Model¶
[1]:
import torch_struct
import torch
import matplotlib.pyplot as plt
import matplotlib
[2]:
matplotlib.rcParams['figure.figsize'] = (7.0, 7.0)
Chain¶
- class torch_struct.LinearChainCRF(log_potentials, lengths=None, args={}, validate_args=False)[source]¶
Represents structured linear-chain CRFs with C classes.
For reference see:
An introduction to conditional random fields [SM+12]
Example application:
Bidirectional LSTM-CRF Models for Sequence Tagging [HXY15]
Event shape is of the form:
- Parameters
log_potentials (tensor) – event shape ((N-1) x C x C) e.g. \(\phi(n, z_{n+1}, z_{n})\)
lengths (long tensor) – batch_shape integers for length masking.
Compact representation: N long tensor in [0, …, C-1]
Implementation uses linear-scan, forward-pass only.
Parallel Time: \(O(\log(N))\) parallel merges.
Forward Memory: \(O(N \log(N) C^2)\)
[3]:
batch, N, C = 3, 7, 2
def show_chain(chain):
plt.imshow(chain.detach().sum(-1).transpose(0, 1))
# batch, N, z_n, z_n_1
log_potentials = torch.rand(batch, N, C, C)
dist = torch_struct.LinearChainCRF(log_potentials)
show_chain(dist.argmax[0])
[4]:
show_chain(dist.marginals[0])
[5]:
event = dist.to_event(torch.tensor([[0, 1, 0, 1, 1, 1, 0, 1]]), 2)
show_chain(event[0])
Hidden Markov Model¶
- class torch_struct.HMM(transition, emission, init, observations, lengths=None, validate_args=False)[source]¶
Represents hidden-markov smoothing with C hidden states.
Event shape is of the form:
- Parameters
transition (tensor) – log-probabilities (C X C) \(p(z_n| z_n-1)\)
emission (tensor) – log-probabilities (V x C) \(p(x_n| z_n)\)
init (tensor) – log-probabilities (C) \(p(z_1)\)
observations (long tensor) – indices (batch x N) between [0, V-1]
Compact representation: N long tensor in [0, …, C-1]

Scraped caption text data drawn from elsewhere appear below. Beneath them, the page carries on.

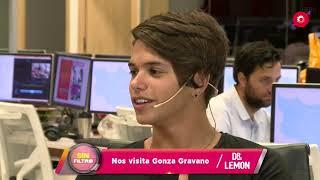 #SinFiltro: Flor Vigna en un mano a mano con Gonza Gravano
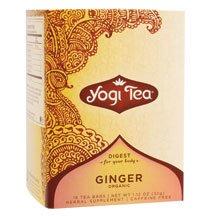 Yogi Ginger, Herbal Tea Supplement, 16-Count Tea Bags (Pack of 6) ( Value Bulk Multi-pack) from Yogi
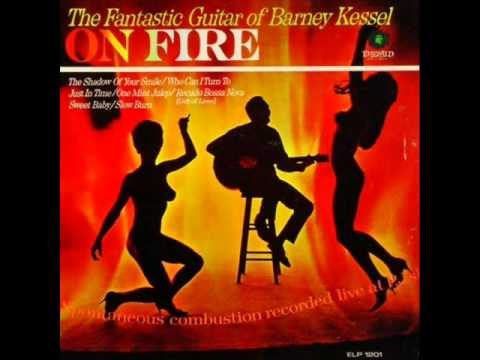 Barney Kessel Trio at PJ's 1965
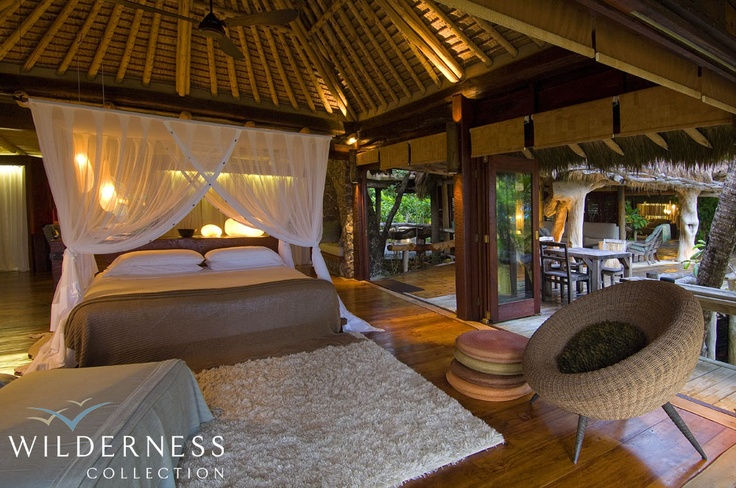 North Island - Each villa also features a second bedroom, making it ideal for children as well.
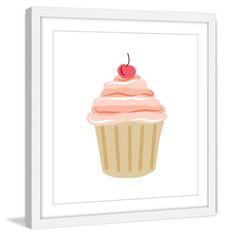 Marmont Hill Cupcake Cherry Framed Wall Art - MH-DIAALC-80-WFP-12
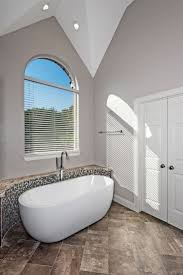 52 best before u0026 after bathroom remodeling projects images on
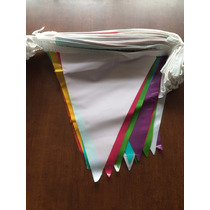 Banderín De Polietileno Multicolor Tira 50 Mts.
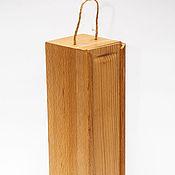 Подарки к праздникам handmade. Livemaster - original item Pencil box made of solid beech wood for wine. Handmade.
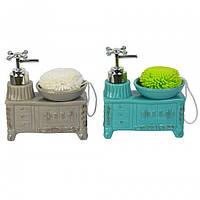 """Набор для ванной """"Washbasin"""" YX5082  15*14*7 см."""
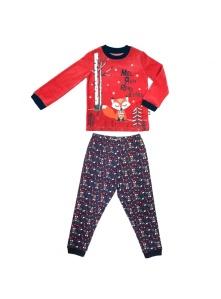 pyjama-garcon-manches-longues-mes-petits-reves-1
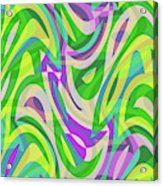 Abstract Waves Painting 0010113 Acrylic Print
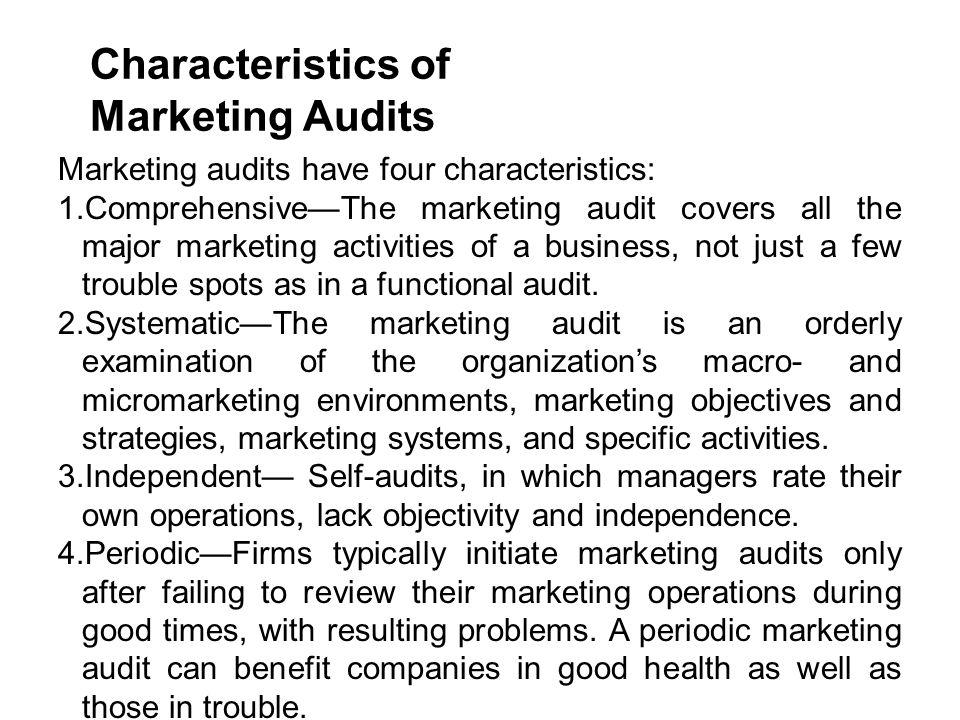 Characteristics of Marketing Audits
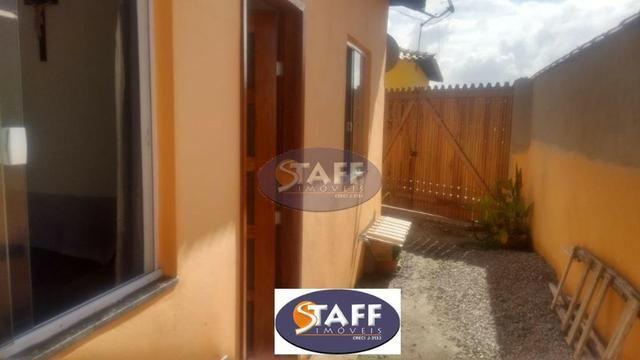TAYY-Casa com 2 quartos à venda, 50 m² por R$ 100.000 Unamar - Cabo Frio/RJ CA0906 - Foto 13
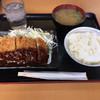 Sakanabasannoshokudouokudosan - 料理写真:なんか、寂しい食事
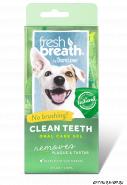 Tropiclean Fresh Breath Clean Teeth Gel (4 fl oz) 118 мл. + бонус за 2$ косточка для чистки зубов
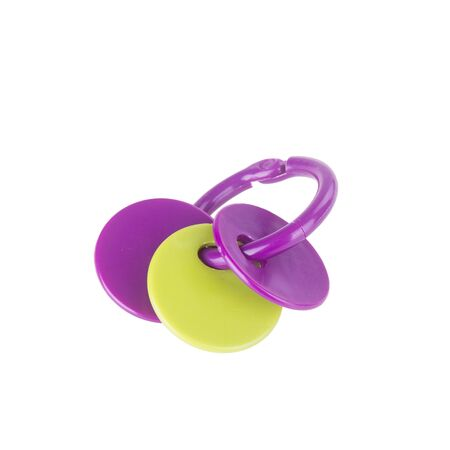 Toy or baby plastic rattle toys on the background new Archivio Fotografico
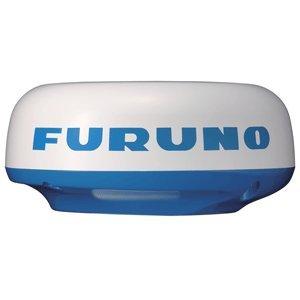 """Furuno 2kW 19"""" Ultra High Definition (UHD™) Digital Radar"""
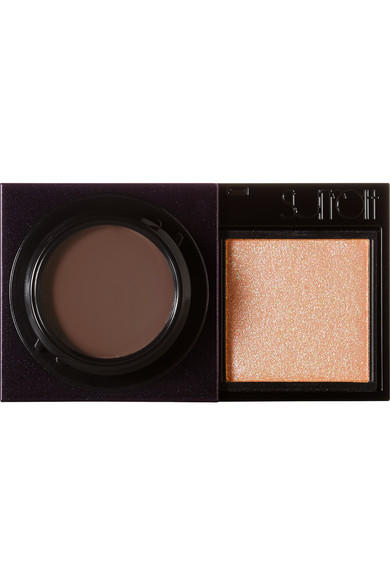 Surratt Beauty Prismatic Eyes Neutral Eyes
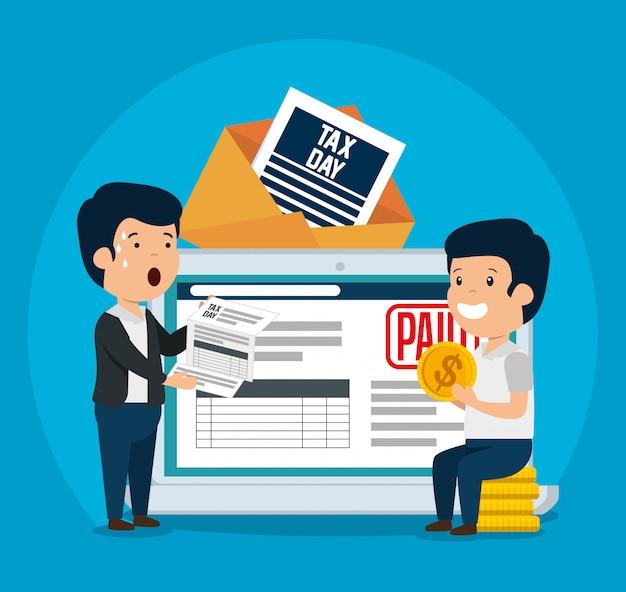 Мужчины с налогом на бизнес-услуги и планшетом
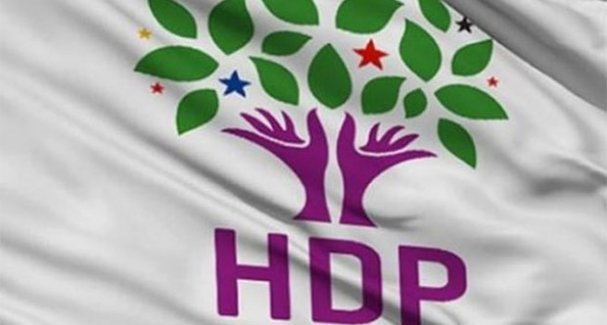HDP'nin yeni Meclis başkan adayı belli oldu! İşte o isim...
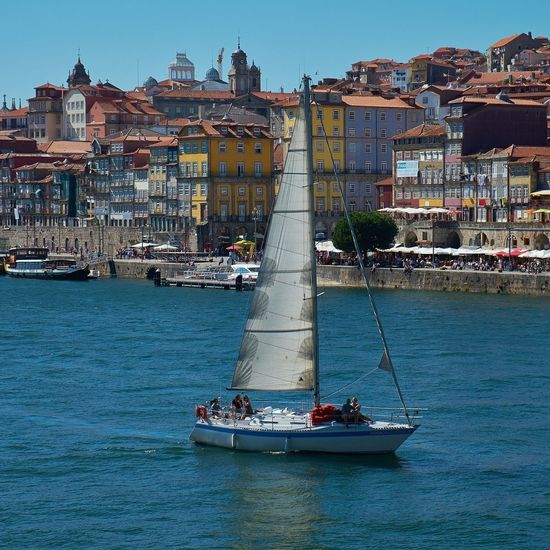 Boat on the Douro river, Porto, Portugal. Travel Traveling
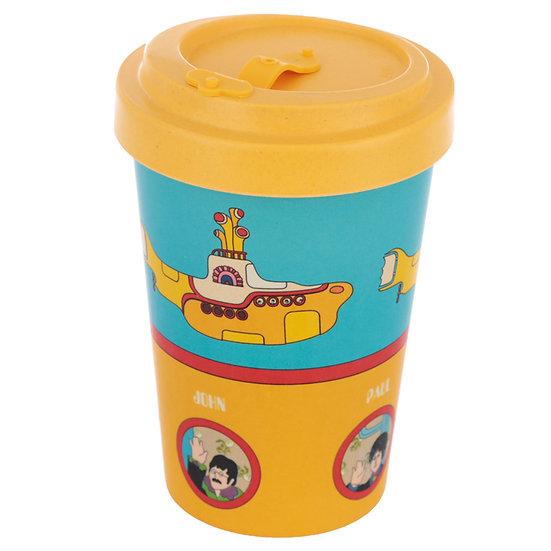 'The Beatles Yellow Submarine' Screw Top Travel Mug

Implemented as a special case of linear chain CRF.
[6]:
batch, V, N, C = 10, 3, 7, 2
transition = torch.rand(C, C).log_softmax(0)
emission = torch.rand(V, C).log_softmax(0)
init = torch.rand(C).log_softmax(0)
observations = torch.randint(0, V, size=(batch, N))
dist = torch_struct.HMM(transition, emission, init, observations)
show_chain(dist.argmax[0])
Semi-Markov¶
- class torch_struct.SemiMarkovCRF(log_potentials, lengths=None, args={}, validate_args=False)[source]¶
Represents a semi-markov or segmental CRF with C classes of max width K
Event shape is of the form:
- Parameters
log_potentials – event shape (N x K x C x C) e.g. \(\phi(n, k, z_{n+1}, z_{n})\)
lengths (long tensor) – batch shape integers for length masking.
Compact representation: N long tensor in [-1, 0, …, C-1]
Implementation uses linear-scan, forward-pass only.
Parallel Time: \(O(\log(N))\) parallel merges.
Forward Memory: \(O(N \log(N) C^2 K^2)\)
[7]:
batch, N, C, K = 3, 10, 2, 6
def show_sm(chain):
plt.imshow(chain.detach().sum(1).sum(-1).transpose(0, 1))
# batch, N, K, z_n, z_n_1
log_potentials = torch.rand(batch, N, K, C, C)
log_potentials[:, :, :3] = -1e9
dist = torch_struct.SemiMarkovCRF(log_potentials)
show_sm(dist.argmax[0])
[8]:
show_sm(dist.marginals[0])
[9]:
# Use -1 for segments.
event = dist.to_event(torch.tensor([[0, 1, -1, 1, -1, -1, 0, 1, 1, -1, -1]]), (2, 6))
show_sm(event[0])
Alignment¶
- class torch_struct.AlignmentCRF(log_potentials, local=False, lengths=None, max_gap=None, validate_args=False)[source]¶
Represents basic alignment algorithm, i.e. dynamic-time warping, Needleman-Wunsch, and Smith-Waterman.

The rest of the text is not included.